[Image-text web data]
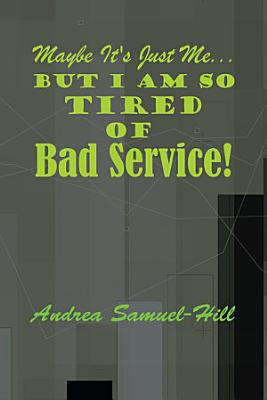 Maybe it s just me  But I am so tired of BAD SERVICE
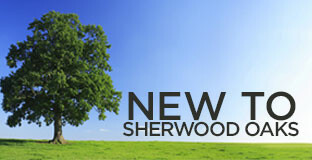 New to Sherwood Oaks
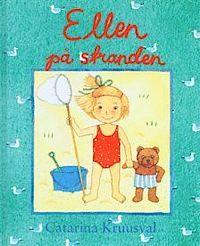 Ellen på stranden - Catarina Kruusval - Bok (9789129646177) | Bokus bokhandel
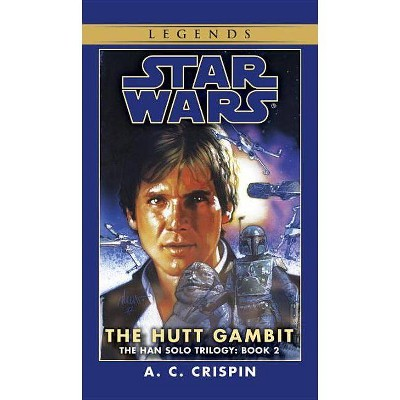 The Hutt Gambit: Star Wars Legends (the Han Solo Trilogy) - (Star Wars: Han Solo Trilogy (Paperback)) by  A C Crispin (Paperback)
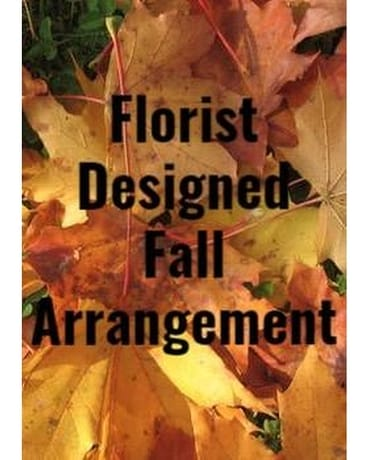 Florist Designed Fall Arrangement Flower Arrangement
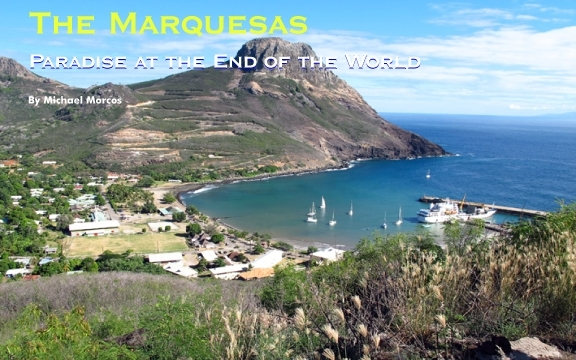 The Marquesas – Paradise at the End of the World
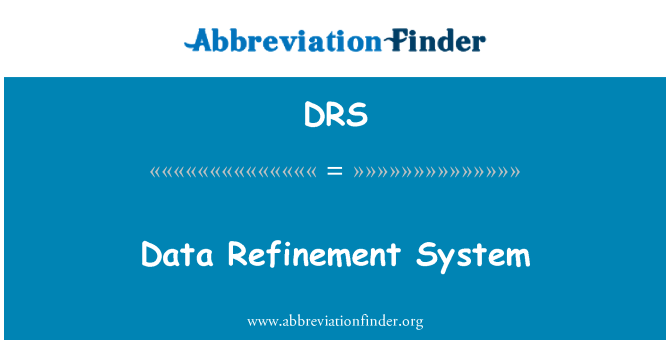 DRS: Data Refinement System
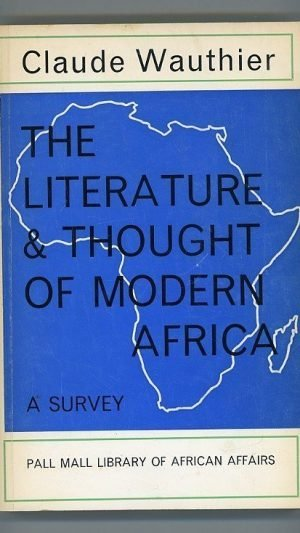The Literature and Thought of Modern Africa: A Survey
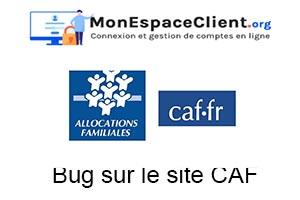 site de la Caf rencontre un bug et il est inaccessible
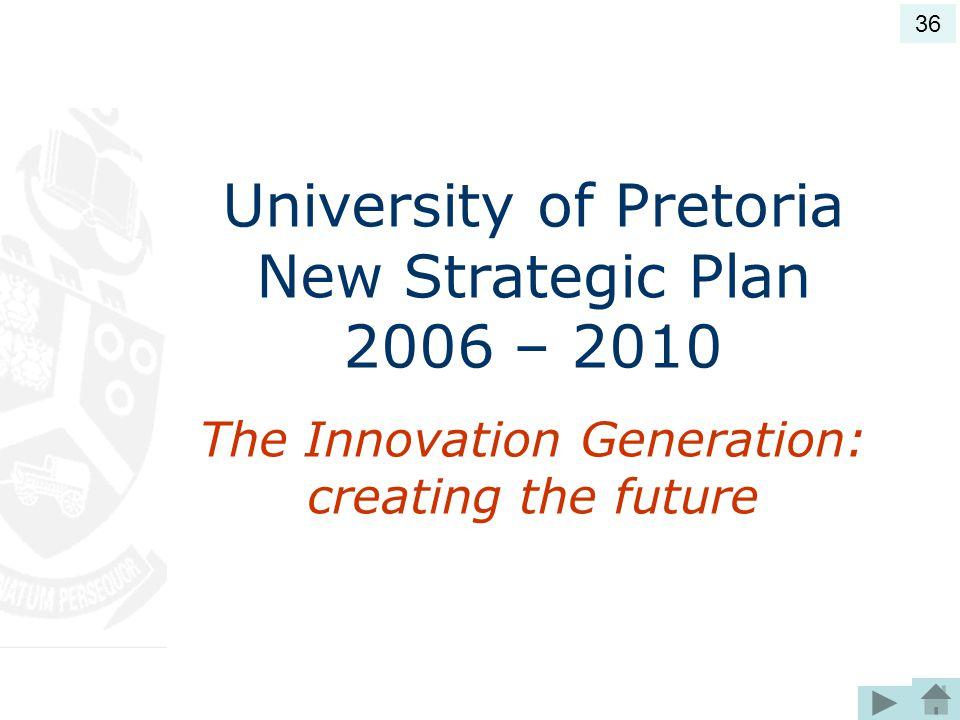 University of Pretoria New Strategic Plan 2006 – 2010 The Innovation Generation: creating the future 36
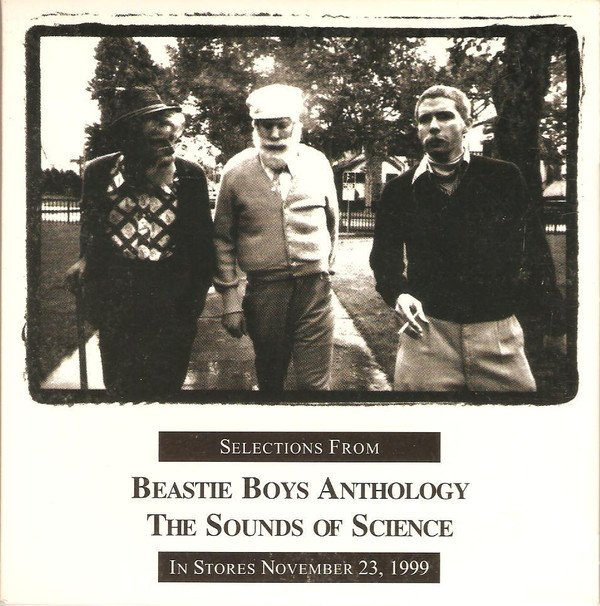 Beastie Boys - Selections From Beastie Boys Anthology The Sounds Of Science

## EXERCISE GOAL
A verbatim copy of the entries, without the pictures, is what this task requires.

## OUTPUT OF THE TASK
 Maybe it s just me  But I am so tired of BAD SERVICE
 New to Sherwood Oaks
 Ellen på stranden - Catarina Kruusval - Bok (9789129646177) | Bokus bokhandel
 The Hutt Gambit: Star Wars Legends (the Han Solo Trilogy) - (Star Wars: Han Solo Trilogy (Paperback)) by  A C Crispin (Paperback)
 Florist Designed Fall Arrangement Flower Arrangement
 The Marquesas – Paradise at the End of the World
 DRS: Data Refinement System
The Literature and Thought of Modern Africa: A Survey
 site de la Caf rencontre un bug et il est inaccessible
 University of Pretoria New Strategic Plan 2006 – 2010 The Innovation Generation: creating the future 36
 Beastie Boys - Selections From Beastie Boys Anthology The Sounds Of Science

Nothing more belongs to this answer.